Saved entries
____

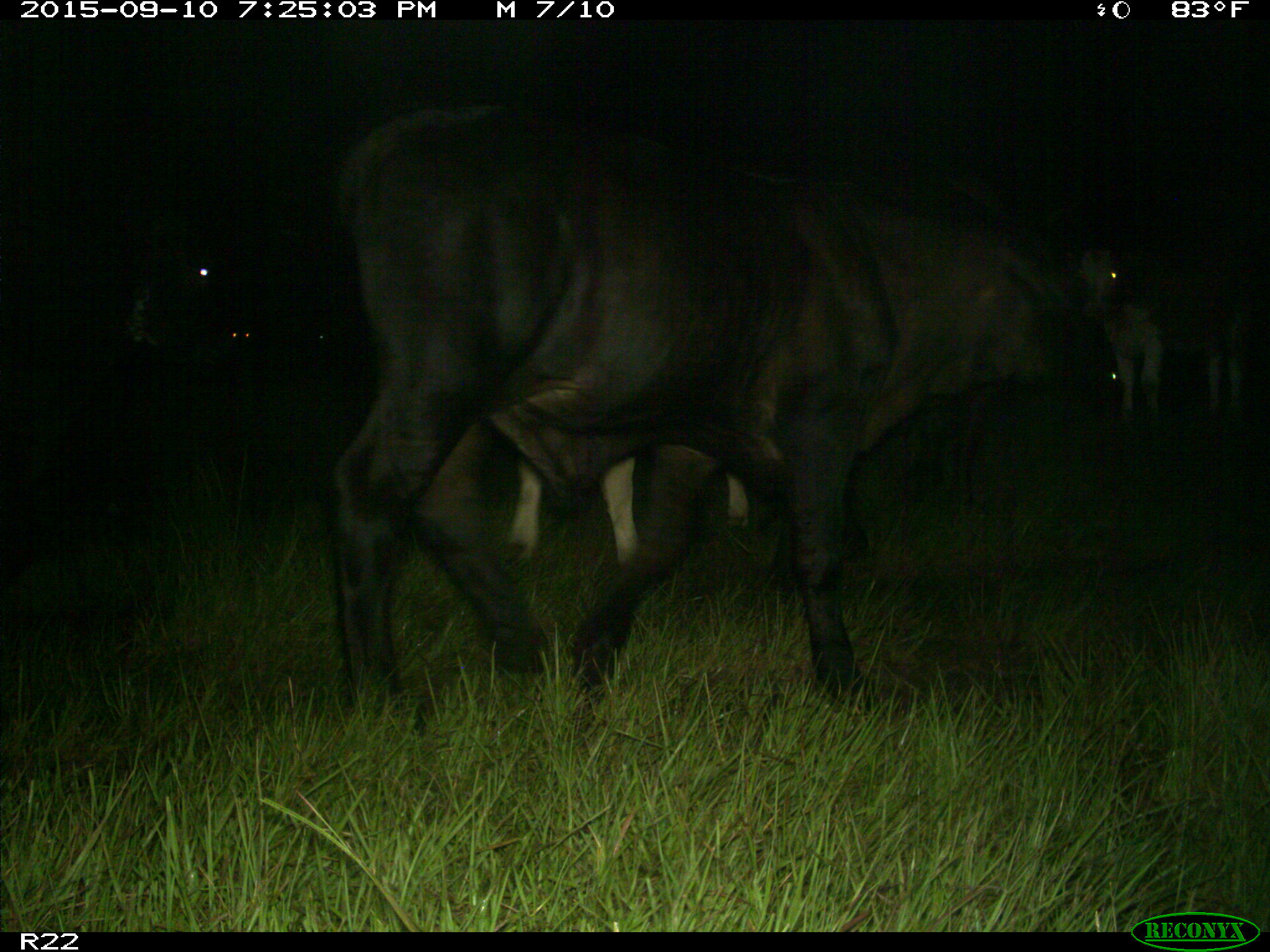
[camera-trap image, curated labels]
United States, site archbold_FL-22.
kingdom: Animalia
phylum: Chordata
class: Mammalia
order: Artiodactyla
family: Bovidae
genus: Bos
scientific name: Bos taurus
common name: domestic cow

____

- _Task to carry out_
What is needed is an exact printout of every record above, with the pictures left out.

- _Answer space_
[camera-trap image, curated labels]
United States, site archbold_FL-22.
kingdom: Animalia
phylum: Chordata
class: Mammalia
order: Artiodactyla
family: Bovidae
genus: Bos
scientific name: Bos taurus
common name: domestic cow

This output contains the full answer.